Zwei Personen bei heftigem Autounfall auf B54 verletzt

HALVER (mk) Ingesamt saßen in den beiden Autos, die am Freitagabend, 20. Oktober, auf der Volmestraße in Halver kollidierten, acht Personen, jeweils vier in jedem Wagen. Angesichts des Blechschadens, der bei dem Unfall in Höhe der Bushaltestelle “Oberbrügge” zusammenkam, hatten die Beteiligten offenbar einen verlässlichen Schutzengel. Lediglich zwei Insassen wurden verletzt, und das auch nur leicht. Nach dem sie auch von einem Notarzt untersucht worden waren, hatte dieser ihnen angeraten, sich mit den Rettungswagen ins Krankenhaus zu bringen, doch das wollten die Betroffenen nicht.

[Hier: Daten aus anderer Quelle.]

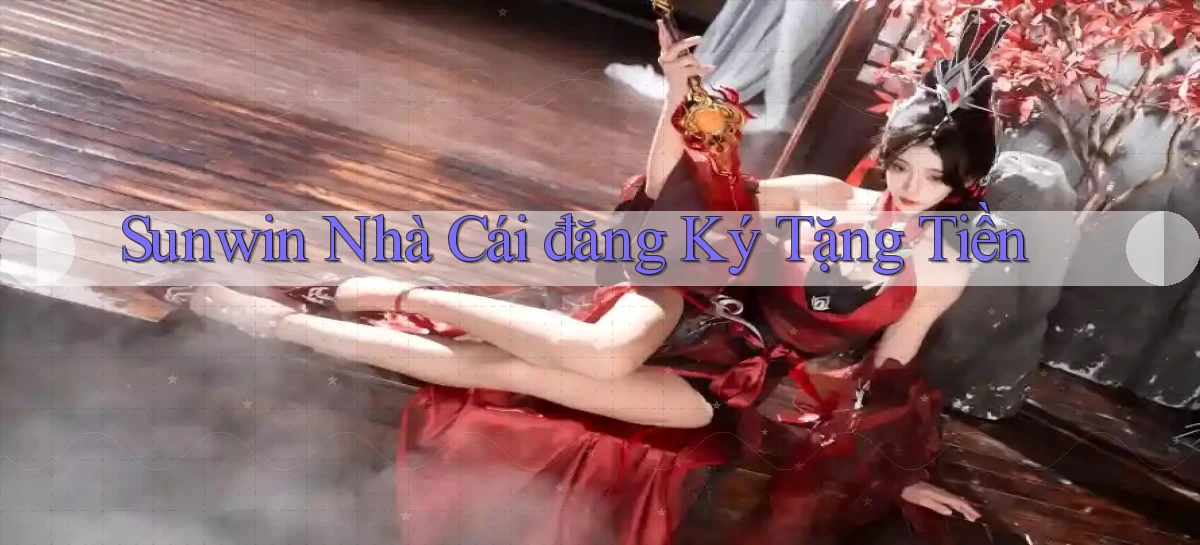 sunwin  nhà cái đăng ký tặng tiền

Der Unfallhergang: Der Mercedes Kombi befuhr gegen 23.30 Uhr die B54 in Richtung Brügge, als ihm ein Mitsubishi entgegenkam, der auf die Gegenspur geraten war. Weder der 20 Jahre alte Mitsubishi-Fahrer, noch der 37-Jährige Besitzer der E‑Klasse hatten konnten die Kollision verhindern. Beide Fahrzeuge trafen sich im sogenannten “Offset”, einer sehr gefährlichen Konstellation. Dabei wurde selbst der sehr massiv gebaute Mercedes an der Front stark beschädigt. Die japanische Limousine wurde durch die Wucht des Aufpralles von der Straße geschleudert.

In beiden Autos haben sämtliche Airbags gezündet, was einen erheblichen Anteil am eher glimpflichen Resultat des Unfalls hat. Warum der Mitsubishi-Fahrer, der wie der Mercedes-Fahrer aus Kierspe stammt, in den Gegenverkehr geriet, ist noch nicht gesichert. Nach Angaben der Polizei gibt es keinen Hinweis auf etwaige Einschränkungen der Fahrtüchtigkeit, allerdings würde geprüft, ob unangepasste Geschwindigkeit eine Rolle gespielt haben könnte.

Auch die Feuerwehr musste ausrücken: Der Löschzug 2 Oberbrügge / Ehringhausen war mit zehn Kräften an der Einsatzstelle, auch um diese abzusichern. Das erwies sich erneut mehr als nötig, da insbesondere die Absperrung auf der Seite in Richtung Lüdenscheid einige Autofahrer nicht davon abhielt, sich an der Einsatzstelle “vorbeiquetschen” zu wollen. Erst nach deutlicher Ansage eines Feuerwehrmannes begriff ein Autofahrer, dass es wirklich kein Durchkommen gab. Erst nach Bergung der Unfallwracks konnte die Sperrung endgültig aufgehoben werden. Es ist bei beiden Autos von Totalschaden auszugehen.